Bombarda was a passionate anticlerical, and his murderer was a fanatical Catholic. The citizens, with whom he was very popular, jumped at the conclusion that the priests had inspired the deed. As soon as his death was announced in the transparency outside the office of _O Seculo_, there were demonstrations of anger among the crowd and some conflicts with the police.

Meanwhile the Revolutionary Committee, to the number of fifty or thereabouts, were sitting in the Rua da Esperança, discussing the question, "To be or not to be." The military members counseled delay, for the Government had ordered all officers to be at their quarters in the various barracks which are scattered over the city. The intention had been to choose a time when most of the officers were off duty and the men could mutiny at their ease; but this plan had for the moment been frustrated. The military view might have carried the day, but for the determination shown by Candido dos Reis, who pointed out that it would be madness to give the Government time to order the ships out of the Tagus.
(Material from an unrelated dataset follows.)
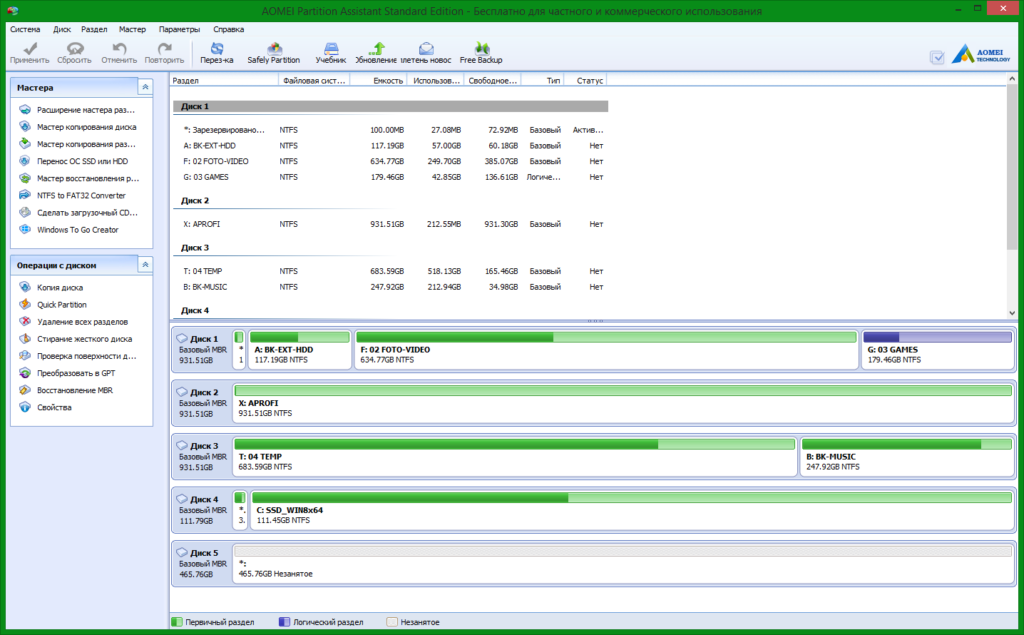 AOMEI Partition Assistant Standard Edition 6.0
Finally, he turned to the military group, saying, "If you will not go out, I will go out alone with the sailors. I shall have the honor of getting myself shot by my comrades of the army." His insistence carried all before it, and it was decided that the signal should be given, as previously arranged, at one o'clock in the morning.

That evening, at the Palace of Belem, some two miles down the Tagus from the Necessidades Palace, Marshal Hermes da Fonseca, President-elect of Brazil, was entertaining King Manuel at a State dinner. There was an electrical sense of disquiet in the air. Several official guests were absent, and every few minutes there came telephone-calls for this or that minister or general, some of whom reappeared, while some did not. At last the tension got so much on the nerves of the young King that he scribbled on his menu-card a request that the banquet might be shortened; and, in fact, one or two courses were omitted. Then followed the dreary ritual of toasts; and at last, at half-past eleven, Dom Manuel parted from his host and set off in his automobile, escorted by a troop of cavalry. Two bands played the royal anthem. Had he known, poor youth, that he was never to hear it again, there might have been a crumb of consolation in the thought.

It would be impossible without a map to make clear the various phases of the Battle of Lisbon. Nor would there be any great interest in so doing. There was no particular strategy in the revolutionary plans, and what strategy there was fell to pieces at an early point. It is not clear that the signal was ever formally given, but about the appointed hour mutinies broke out in several barracks. In some cases the Royalist officers were put under arrest, in one case a colonel and two other officers were shot. A mixed company of soldiers and civilians, with ten or twelve guns, marched, as had been arranged, upon the Necessidades Palace, to demand the abdication of the King; but they were met on the heights behind the palace by a body of the "guardia municipal," and, after a sharp skirmish, were forced to retire, leaving three of their guns disabled behind them. They retreated to the general rallying-point of the Republican forces, the Rotunda, at the upper end of the mile-long Avenida da Liberdade. This avenue stands to the Rocio very much in the relation of Charing Cross Road to Trafalgar Square: there is a curve at their junction which prevents you from seeing--or shooting--from the one into the other. On reaching the Rotunda, the insurgents learned that the Rocio had been occupied by Royalist troops, from the Citadel of St. George and another barrack, with one or two machine guns, but no cannon.

There, then, the two forces lay, with a short mile of sloping ground between them, awaiting the dawn. Under cover of darkness, a body of mounted gendarmes attempted to charge the insurgent position, but they were repulsed by bombs.